Day 28: Salton Intenso Sparkling Brut

Cathy Huyghe
Blue Collar Wine Guide: An Experiment
2 min readDec 2, 2015

This week I’m traveling in Brazil and looking, of course, to put myself in the shoes of a typical wine consumer in Brazil.

When I do that, here are a few things I know:

  1. I don’t actually drink much wine — less than half a gallon per year. (A typical consumer in the U.S., by comparison, drinks about three gallons each year.)
  2. Brazilian sparkling wines are popular, with a producer called Salton accounting for about 40% of the consumption of those wines.
  3. Salton’s entry level bottles start at 10 to 15 reais (or $2.60 to $3.90) per bottle. To put that price in context: a bottle of soda costs 3.5 reais ($0.90), a cappuccino about 4.8 reais ($1.25), and imported beer about 10 reais ($2.60).

Fair enough, and the relative prices are not so very different from costs back home.
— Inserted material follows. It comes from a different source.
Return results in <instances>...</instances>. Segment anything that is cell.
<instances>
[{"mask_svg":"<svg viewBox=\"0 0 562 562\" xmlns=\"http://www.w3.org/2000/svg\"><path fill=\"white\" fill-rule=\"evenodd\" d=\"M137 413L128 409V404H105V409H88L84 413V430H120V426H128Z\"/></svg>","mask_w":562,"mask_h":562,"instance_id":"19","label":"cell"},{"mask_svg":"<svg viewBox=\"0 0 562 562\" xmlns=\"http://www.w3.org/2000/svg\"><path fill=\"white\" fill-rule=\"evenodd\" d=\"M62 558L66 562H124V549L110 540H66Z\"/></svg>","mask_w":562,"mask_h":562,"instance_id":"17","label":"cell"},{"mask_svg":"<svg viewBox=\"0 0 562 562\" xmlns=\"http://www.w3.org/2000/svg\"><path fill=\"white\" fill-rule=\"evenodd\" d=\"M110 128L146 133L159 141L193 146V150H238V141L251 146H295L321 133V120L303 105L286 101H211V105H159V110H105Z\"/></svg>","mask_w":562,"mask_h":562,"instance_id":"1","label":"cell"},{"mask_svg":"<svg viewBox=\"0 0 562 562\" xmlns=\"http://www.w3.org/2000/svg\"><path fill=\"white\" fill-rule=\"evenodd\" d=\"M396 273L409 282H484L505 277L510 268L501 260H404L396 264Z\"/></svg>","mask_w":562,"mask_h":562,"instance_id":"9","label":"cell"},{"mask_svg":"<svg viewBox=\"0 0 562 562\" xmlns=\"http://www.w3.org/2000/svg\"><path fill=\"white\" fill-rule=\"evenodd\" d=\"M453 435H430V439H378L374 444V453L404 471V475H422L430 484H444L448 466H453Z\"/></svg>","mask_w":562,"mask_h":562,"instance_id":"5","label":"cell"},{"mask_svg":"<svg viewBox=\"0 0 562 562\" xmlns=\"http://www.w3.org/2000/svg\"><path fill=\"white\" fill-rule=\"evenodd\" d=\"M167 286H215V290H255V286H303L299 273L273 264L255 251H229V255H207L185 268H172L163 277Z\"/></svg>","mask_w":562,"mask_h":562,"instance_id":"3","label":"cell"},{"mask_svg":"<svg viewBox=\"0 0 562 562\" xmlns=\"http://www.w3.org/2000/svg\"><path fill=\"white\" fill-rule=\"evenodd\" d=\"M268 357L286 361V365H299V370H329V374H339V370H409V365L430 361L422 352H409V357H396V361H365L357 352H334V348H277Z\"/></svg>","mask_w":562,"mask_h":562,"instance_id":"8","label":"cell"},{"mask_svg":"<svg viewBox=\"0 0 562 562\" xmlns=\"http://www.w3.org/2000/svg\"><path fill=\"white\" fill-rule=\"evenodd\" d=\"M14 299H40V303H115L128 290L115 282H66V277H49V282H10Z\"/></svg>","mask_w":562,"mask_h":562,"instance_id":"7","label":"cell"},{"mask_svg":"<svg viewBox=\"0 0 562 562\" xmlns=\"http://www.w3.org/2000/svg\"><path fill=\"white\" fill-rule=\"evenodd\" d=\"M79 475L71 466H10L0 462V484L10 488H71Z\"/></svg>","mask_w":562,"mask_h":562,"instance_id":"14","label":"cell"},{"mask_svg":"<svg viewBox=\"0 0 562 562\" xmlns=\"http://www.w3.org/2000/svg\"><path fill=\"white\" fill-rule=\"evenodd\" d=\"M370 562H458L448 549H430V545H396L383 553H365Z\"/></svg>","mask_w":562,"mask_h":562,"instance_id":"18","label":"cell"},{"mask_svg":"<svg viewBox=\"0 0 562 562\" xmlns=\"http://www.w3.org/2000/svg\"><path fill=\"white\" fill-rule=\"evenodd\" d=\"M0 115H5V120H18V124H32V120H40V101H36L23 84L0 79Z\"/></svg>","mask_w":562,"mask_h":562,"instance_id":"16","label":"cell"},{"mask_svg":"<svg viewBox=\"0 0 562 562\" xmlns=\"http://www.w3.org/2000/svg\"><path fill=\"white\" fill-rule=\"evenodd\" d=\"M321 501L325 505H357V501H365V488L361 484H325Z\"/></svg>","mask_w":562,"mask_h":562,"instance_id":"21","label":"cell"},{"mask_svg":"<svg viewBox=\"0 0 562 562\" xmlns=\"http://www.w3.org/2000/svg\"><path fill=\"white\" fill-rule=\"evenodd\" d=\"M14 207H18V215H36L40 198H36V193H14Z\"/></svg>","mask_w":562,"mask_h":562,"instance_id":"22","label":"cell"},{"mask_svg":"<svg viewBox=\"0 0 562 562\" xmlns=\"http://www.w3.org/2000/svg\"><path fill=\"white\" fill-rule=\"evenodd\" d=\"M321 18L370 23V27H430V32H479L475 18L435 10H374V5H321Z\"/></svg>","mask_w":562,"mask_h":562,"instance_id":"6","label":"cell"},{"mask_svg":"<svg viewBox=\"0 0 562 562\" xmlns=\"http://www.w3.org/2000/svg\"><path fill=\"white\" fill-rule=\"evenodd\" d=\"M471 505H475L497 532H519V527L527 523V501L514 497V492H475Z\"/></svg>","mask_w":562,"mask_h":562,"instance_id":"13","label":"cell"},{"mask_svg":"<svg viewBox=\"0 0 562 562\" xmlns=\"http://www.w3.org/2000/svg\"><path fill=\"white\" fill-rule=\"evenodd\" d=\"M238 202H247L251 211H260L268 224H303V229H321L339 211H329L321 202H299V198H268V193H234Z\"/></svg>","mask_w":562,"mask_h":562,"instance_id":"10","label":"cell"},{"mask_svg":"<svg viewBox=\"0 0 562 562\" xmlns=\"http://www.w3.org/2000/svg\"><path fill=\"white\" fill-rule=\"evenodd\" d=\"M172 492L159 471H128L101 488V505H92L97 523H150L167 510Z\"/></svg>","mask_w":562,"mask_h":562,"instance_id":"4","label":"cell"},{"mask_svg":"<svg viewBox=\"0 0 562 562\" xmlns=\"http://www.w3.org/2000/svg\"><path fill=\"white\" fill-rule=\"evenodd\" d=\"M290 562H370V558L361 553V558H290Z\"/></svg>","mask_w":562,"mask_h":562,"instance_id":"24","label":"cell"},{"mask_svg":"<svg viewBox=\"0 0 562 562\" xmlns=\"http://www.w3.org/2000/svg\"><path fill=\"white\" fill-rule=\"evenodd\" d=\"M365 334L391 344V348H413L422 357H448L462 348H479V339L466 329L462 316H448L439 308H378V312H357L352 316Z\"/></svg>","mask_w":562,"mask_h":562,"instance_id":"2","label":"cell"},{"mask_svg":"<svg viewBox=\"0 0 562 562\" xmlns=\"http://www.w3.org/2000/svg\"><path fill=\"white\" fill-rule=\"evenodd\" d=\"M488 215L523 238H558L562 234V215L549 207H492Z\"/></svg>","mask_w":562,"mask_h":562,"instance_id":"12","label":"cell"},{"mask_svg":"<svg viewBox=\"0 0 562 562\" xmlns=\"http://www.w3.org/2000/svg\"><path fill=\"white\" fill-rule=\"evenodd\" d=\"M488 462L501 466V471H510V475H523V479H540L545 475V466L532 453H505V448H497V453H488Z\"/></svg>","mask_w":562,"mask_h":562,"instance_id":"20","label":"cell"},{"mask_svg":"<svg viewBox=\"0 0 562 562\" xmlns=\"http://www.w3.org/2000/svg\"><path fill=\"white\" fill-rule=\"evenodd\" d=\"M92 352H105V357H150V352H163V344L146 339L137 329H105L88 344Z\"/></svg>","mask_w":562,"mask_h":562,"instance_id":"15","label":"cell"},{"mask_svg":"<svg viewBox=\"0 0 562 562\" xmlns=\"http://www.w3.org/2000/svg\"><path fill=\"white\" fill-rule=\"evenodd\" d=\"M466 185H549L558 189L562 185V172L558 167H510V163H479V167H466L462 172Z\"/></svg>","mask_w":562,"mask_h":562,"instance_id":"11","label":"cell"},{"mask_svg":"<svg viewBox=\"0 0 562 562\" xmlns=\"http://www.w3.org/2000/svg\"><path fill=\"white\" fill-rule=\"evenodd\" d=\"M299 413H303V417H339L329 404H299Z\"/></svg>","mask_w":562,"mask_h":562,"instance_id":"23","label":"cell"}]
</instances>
The reasons why I drink sparkling wine here are also not so different than why I drink it at home. There are the sounds — of the cork popping, of the bubbles fizzing. There’s the lift of sparkling wine — my spirits float higher when I open a bottle or drink a glass, regardless of what else has happened that day. And there’s this sense of what’s next — sparkling wine, for me, has a gush of anticipation about it, a swirl of movement that sets my eyes and my thoughts ahead.

I’m sure I’m not alone in my enthusiasm for sparkling wine, if its current and increasing popularity across all price points is any gauge. That popularity is why Brazilian winemakers are upping production and exports, and it may also be why they’re pricing those exports to fill a space on the shelf that’s opening up as über popular Italian Proseccos step higher up the scale.

So what will a typical American consumer find when it comes to Brazilian sparkling wine on the shelf?

One option will be Salton Intenso Brut, which is already the producer’s best-seller abroad. It’ll cost $12 to $16, and it will be fresh. You’ll find a storm of bubbles in the glass and it’ll smell like pears and white flowers. You’ll open it on a typical weeknight — for that lift I mentioned before — or maybe on your way out on the weekend. It’s a mood setter, or maybe a mood shifter. In either case, it will hit the spot.

Quick Background Note: The Blue Collar Wine Guide is a 30-day, 30-wine experiment that looks at some of the world’s most popular, consumer-friendly wines. The idea is to take off my wine-writer shoes and stand instead in the shoes of Jane-and-Joe-in-front-of-a-wall-of-wine. Thank you for reading today’s post!